The dominant seam, because of its almost circular shape, creates a point of nearly constant friction as it pushes boundary layer air almost directly into the air breaking across the point of pressure. When the seam catches that angle just right, the baseball will dart left or right depending on which seam is dominant."[/i]

But dont really understand it. So 2 or 4 seams makes more break?
got it here = http://www.texasleaguers.com/articles/the-magnus-effect-why-pitches-move.html

It’s individual.

It’s all how YOU can get the most amount of break possible.

That’s why there’s so many different grips because EVERYONE is DIFFERENT.

If there was one way to get more break then another way then everyone would be throwing a curve the same way.

It boils down to playing around with different grips and seeing what works best for you.

You can look at theories and go by theory, but once you start applying things in theory it doesn’t necessarily transfer over correctly.

To add onto what wales said, it’s less about what 2 vs. 4 seams will do, but more about how you impart spin on the ball. If one grip allows you to impart more break then use it, regardless of how you hold it.

A lot of pros throw two-seam curve balls. It’s not uncommon, though traditionally you would use a four-seam grip. Sometimes you just can’t get the feel of a certain pitch, though. For example: I throw almost exclusively two-seam fastballs inside, because I am not confident in commanding a four-seam fastball to the inside part of the plate. (Steven Ellis said the same thing, I think.)

[quote=“Wales Diesel”]It’s individual.

It’s all how YOU can get the most amount of break possible.

That’s why there’s so many different grips because EVERYONE is DIFFERENT.

If there was one way to get more break then another way then everyone would be throwing a curve the same way.

It boils down to playing around with different grips and seeing what works best for you.

You can look at theories and go by theory, but once you start applying things in theory it doesn’t necessarily transfer over correctly.[/quot

Absolutely right! Well said

Certainly there are other parameters that affect the pitch. But, all other things being equal, the more seams there are pushing into the wind, the more air resistance is created on the side of the ball spinning into the wind resulting in more movement towards the opposite side of the ball.

The force responsible for movement or lack thereof in any pitch is called the Magnus Force. This is the same force that gives airplanes lift.

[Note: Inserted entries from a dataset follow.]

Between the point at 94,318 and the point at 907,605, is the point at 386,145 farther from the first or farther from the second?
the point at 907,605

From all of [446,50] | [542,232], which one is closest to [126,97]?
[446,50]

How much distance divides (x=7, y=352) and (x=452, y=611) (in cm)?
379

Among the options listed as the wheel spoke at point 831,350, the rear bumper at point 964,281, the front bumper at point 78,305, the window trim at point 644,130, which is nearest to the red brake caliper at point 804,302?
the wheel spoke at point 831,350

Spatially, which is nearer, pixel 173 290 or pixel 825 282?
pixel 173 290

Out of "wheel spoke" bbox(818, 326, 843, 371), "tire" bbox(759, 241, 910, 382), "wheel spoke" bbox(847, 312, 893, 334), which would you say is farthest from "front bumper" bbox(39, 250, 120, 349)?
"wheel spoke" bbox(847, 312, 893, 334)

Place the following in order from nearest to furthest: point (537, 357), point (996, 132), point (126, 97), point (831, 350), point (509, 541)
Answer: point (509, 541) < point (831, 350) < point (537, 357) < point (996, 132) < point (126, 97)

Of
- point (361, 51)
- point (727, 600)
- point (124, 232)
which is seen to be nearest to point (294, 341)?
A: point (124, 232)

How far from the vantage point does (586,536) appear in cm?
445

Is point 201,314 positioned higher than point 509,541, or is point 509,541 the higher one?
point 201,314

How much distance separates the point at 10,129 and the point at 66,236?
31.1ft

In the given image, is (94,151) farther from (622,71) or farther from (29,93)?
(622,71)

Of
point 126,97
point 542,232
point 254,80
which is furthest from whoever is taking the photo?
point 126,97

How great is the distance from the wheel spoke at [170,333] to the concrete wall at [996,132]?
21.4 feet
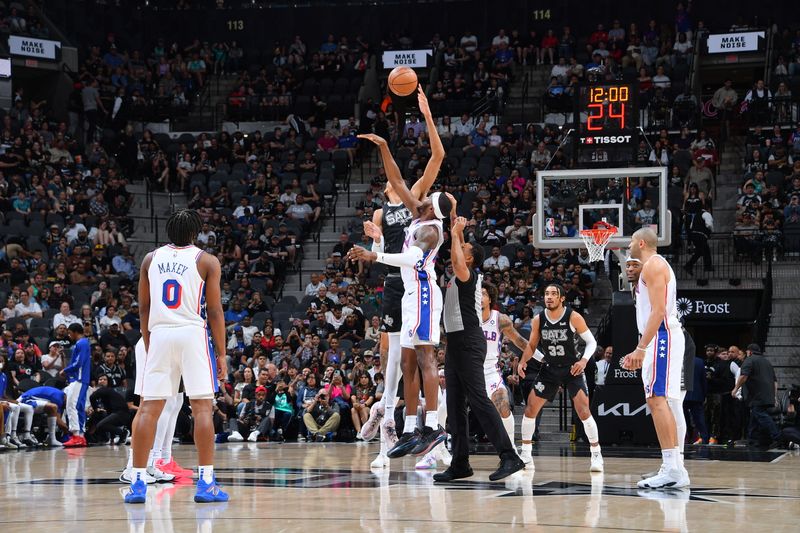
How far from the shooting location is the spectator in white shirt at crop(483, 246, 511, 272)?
20541mm

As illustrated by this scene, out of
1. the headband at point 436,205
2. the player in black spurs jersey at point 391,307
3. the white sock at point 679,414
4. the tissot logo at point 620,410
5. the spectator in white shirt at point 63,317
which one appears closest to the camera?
the headband at point 436,205

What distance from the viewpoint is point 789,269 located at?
20688 mm

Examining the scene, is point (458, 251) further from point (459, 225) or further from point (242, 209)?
point (242, 209)

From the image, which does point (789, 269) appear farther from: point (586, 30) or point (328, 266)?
point (586, 30)

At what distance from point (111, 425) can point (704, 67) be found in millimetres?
17936

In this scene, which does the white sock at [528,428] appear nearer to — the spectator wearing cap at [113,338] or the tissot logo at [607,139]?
the tissot logo at [607,139]

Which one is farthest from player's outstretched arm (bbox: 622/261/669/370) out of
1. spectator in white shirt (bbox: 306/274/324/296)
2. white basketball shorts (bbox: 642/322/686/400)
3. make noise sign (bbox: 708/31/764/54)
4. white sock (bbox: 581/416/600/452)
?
make noise sign (bbox: 708/31/764/54)

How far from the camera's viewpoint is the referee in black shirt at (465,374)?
8406 millimetres

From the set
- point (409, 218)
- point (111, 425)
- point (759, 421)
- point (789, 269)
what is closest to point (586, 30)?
point (789, 269)

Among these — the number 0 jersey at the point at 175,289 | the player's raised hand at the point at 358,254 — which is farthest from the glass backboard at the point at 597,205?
the number 0 jersey at the point at 175,289

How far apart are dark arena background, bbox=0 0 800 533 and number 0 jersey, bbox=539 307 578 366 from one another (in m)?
0.34

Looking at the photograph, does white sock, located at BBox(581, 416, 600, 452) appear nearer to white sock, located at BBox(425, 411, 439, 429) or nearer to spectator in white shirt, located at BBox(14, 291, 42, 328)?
white sock, located at BBox(425, 411, 439, 429)

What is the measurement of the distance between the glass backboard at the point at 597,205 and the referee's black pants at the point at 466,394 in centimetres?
860

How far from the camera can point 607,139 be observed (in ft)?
59.1
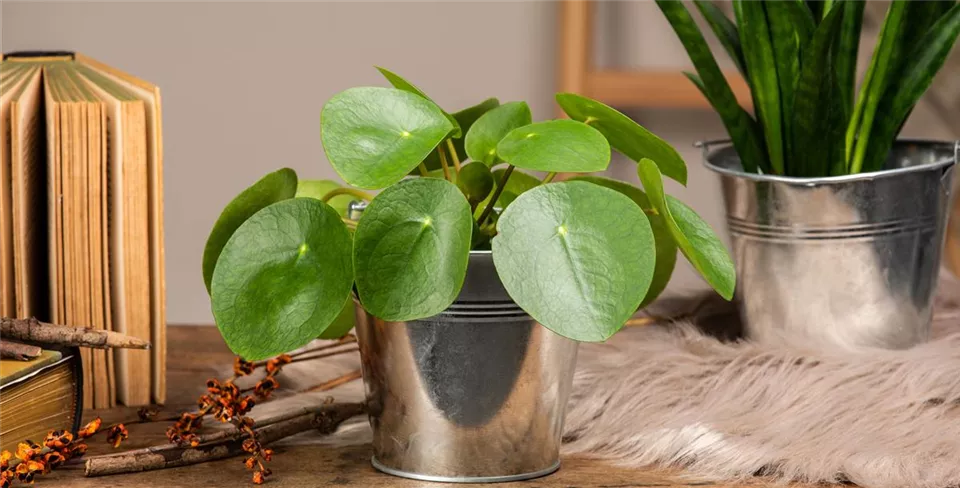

The Magnus force works as such:

When an object is moving through the air, air flows around the object. If air moves faster over one surface of the object than the other, the object tends to go in that direction.

A curveball curves because the seams rotating forward makes the air flow over the top of the ball slower, and the air flow under the ball faster. This gives it the downward movement.
Conversely, with a four seam fastball, the air over the top is moving faster because it has backspin. This gives it a little bit of lift, which in some cases gives it the appearance of rising.

You see, its all a matter of physics. Everything is. So take these facts, and determine for yourself how many seams you want to go against the flow of air.